[SOLVED] CORS issue with Next.js API routes and central middleware

CORS issue with Next.js API routes and central middleware

I'm building a web application using Next.js, and I'm encountering issues related to CORS (Cross-Origin Resource Sharing) when trying to access my API routes. I've implemented a central middleware to handle CORS headers, but I'm still facing problems. Here's my setup:

I have a middleware.ts file where I'm handling CORS headers centrally for my Next.js API routes.

// middleware.ts

import { NextResponse } from 'next/server';
import type { NextRequest } from 'next/server';

const allowedOrigins = [
    'http://localhost:8888',
    'https://example.com',
    'https://another-example.com',
    // Add more URLs as needed
];

export function middleware(request: NextRequest) {
    if (request.method === 'OPTIONS') {
        // Handle preflight request
        const origin = request.headers.get('Origin');
        if (origin && allowedOrigins.includes(origin)) {
            const responseHeaders = new Headers()
            responseHeaders.append(
                'Access-Control-Allow-Methods',
                'GET, POST, OPTIONS'
            )
            responseHeaders.append(
                'Access-Control-Allow-Headers',
                'Content-Type, Authorization'
            )
            responseHeaders.append('Access-Control-Allow-Credentials', 'true')
            responseHeaders.append('Access-Control-Allow-Origin', origin)

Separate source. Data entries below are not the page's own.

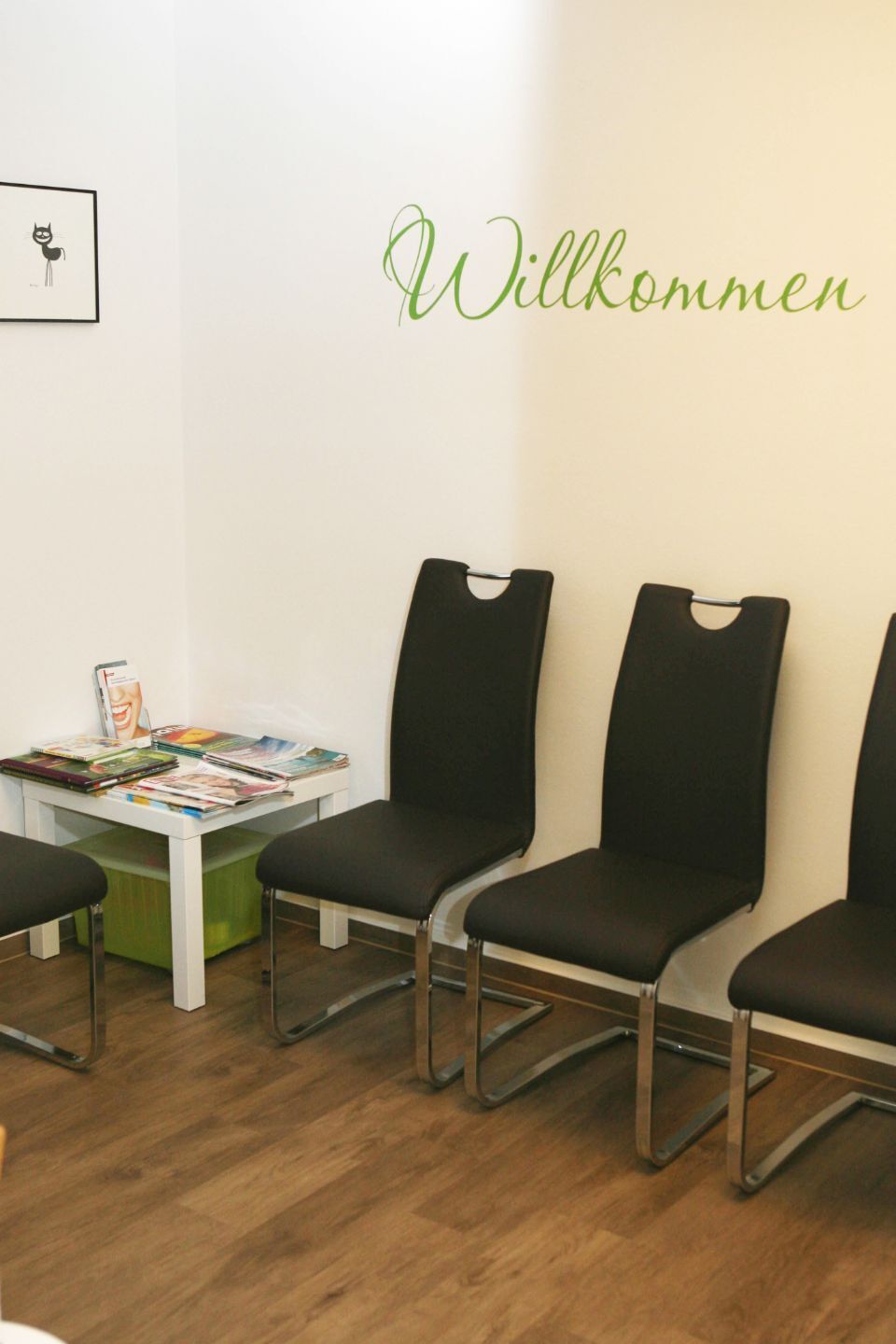 Zahnärztin Regina Gottselig-Sachs Wartebereich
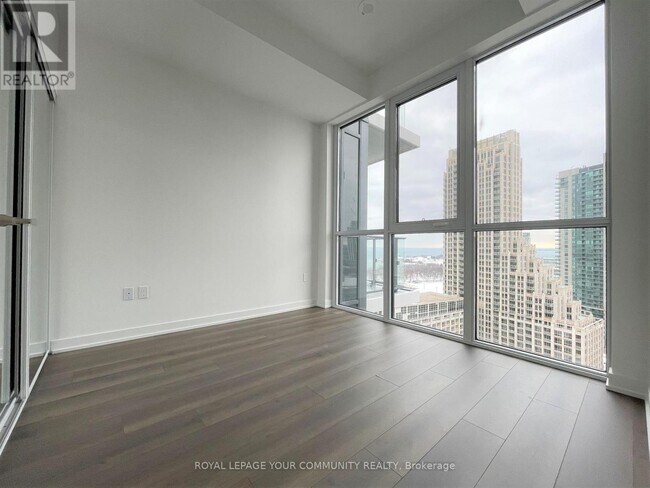 Building Photo - 38-2338 Iannuzzi St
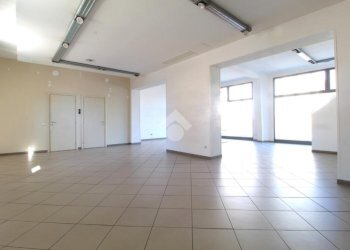 Trilocale Via Giovanni Amendola, Reggio nell'Emilia - foto 1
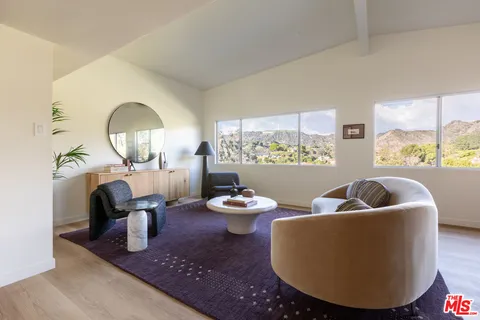 $1,675,000 | 5661 Spreading Oak Drive, Los Angeles, CA 90068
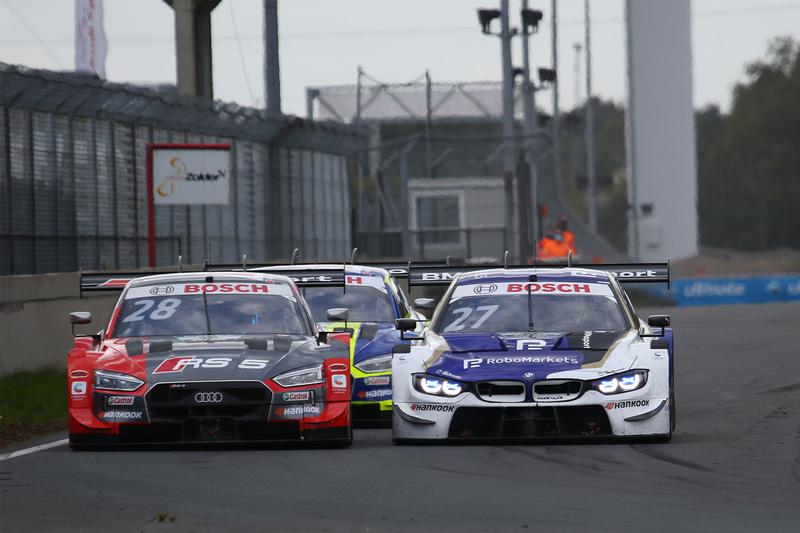 29周にわたりバトルをする#28ロイック・デュバル（Audi Sport Team Phoenix）と#27ジョナサン・アバデイン（BMW Team RMR）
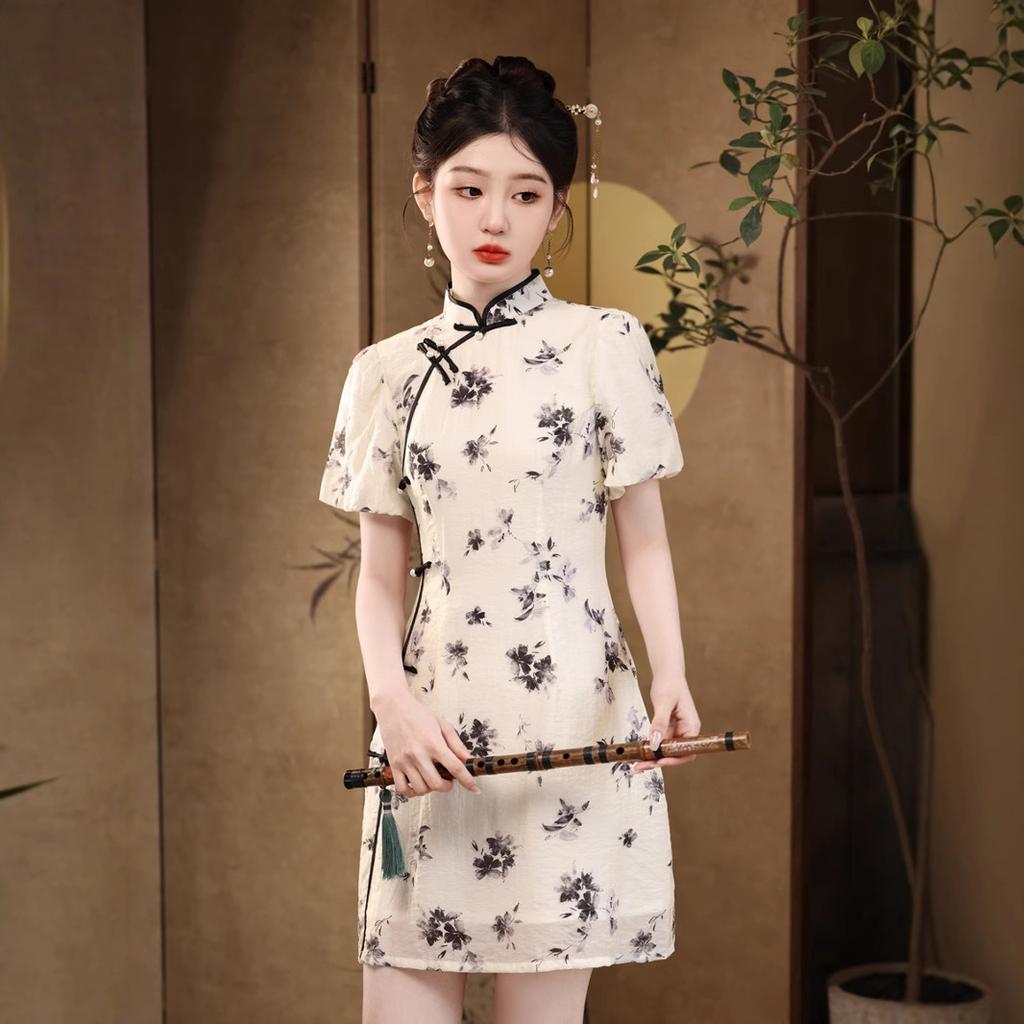 National style new Chinese floral small short cheongsam young retro slim and thin high-end women's daily cheongsam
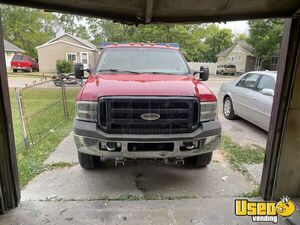 2005 Ford F-350 Super Duty 20' Meal Prepping Plates Serving Canteen-Style Food Truck for Sale in Michigan!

            return new Response(null, {
                status: 200,
                headers: responseHeaders,
            })
        }
    }

    return NextResponse.next();
}

My me.ts API route uses this middleware to handle CORS headers.

// pages/api/me.ts

import { NextApiRequest, NextApiResponse } from 'next';
import { connectToDatabase } from 'lib/connectToDatabase';
import jwt from 'jsonwebtoken';

export default async function handler(
    req: NextApiRequest,
    res: NextApiResponse
) {
    // Token handling and user data retrieval...
}

Despite setting up the middleware, I'm still receiving CORS-related errors when making requests from my frontend to the me.ts API route.

Error Message:

Access to fetch at 'http://localhost:3000/api/me' from origin 'http://localhost:8888' has been blocked by CORS policy: No 'Access-Control-Allow-Origin' header is present on the requested resource.

I've verified the following points:

The middleware.ts middleware is imported correctly and applied to my API routes. The order of middlewares seems correct, and the CORS middleware should execute before my me.ts route handler. I've checked the client-side code to ensure that the requests are being made correctly and including the appropriate headers. Could there be something I'm missing or misunderstanding in the configuration of my CORS middleware and API route handler? How can I troubleshoot and resolve this CORS issue? Any insights or guidance would be greatly appreciated.

Solution

if (request.method === 'OPTIONS') {
    // Handle preflight request

CORS headers need to be on the response to the "real" request and any preflight request (not just the preflight).

CORS is a common requirement and has well-tested third party middleware which next.js uses in their example. I recommend switching to that instead of reinventing the wheel.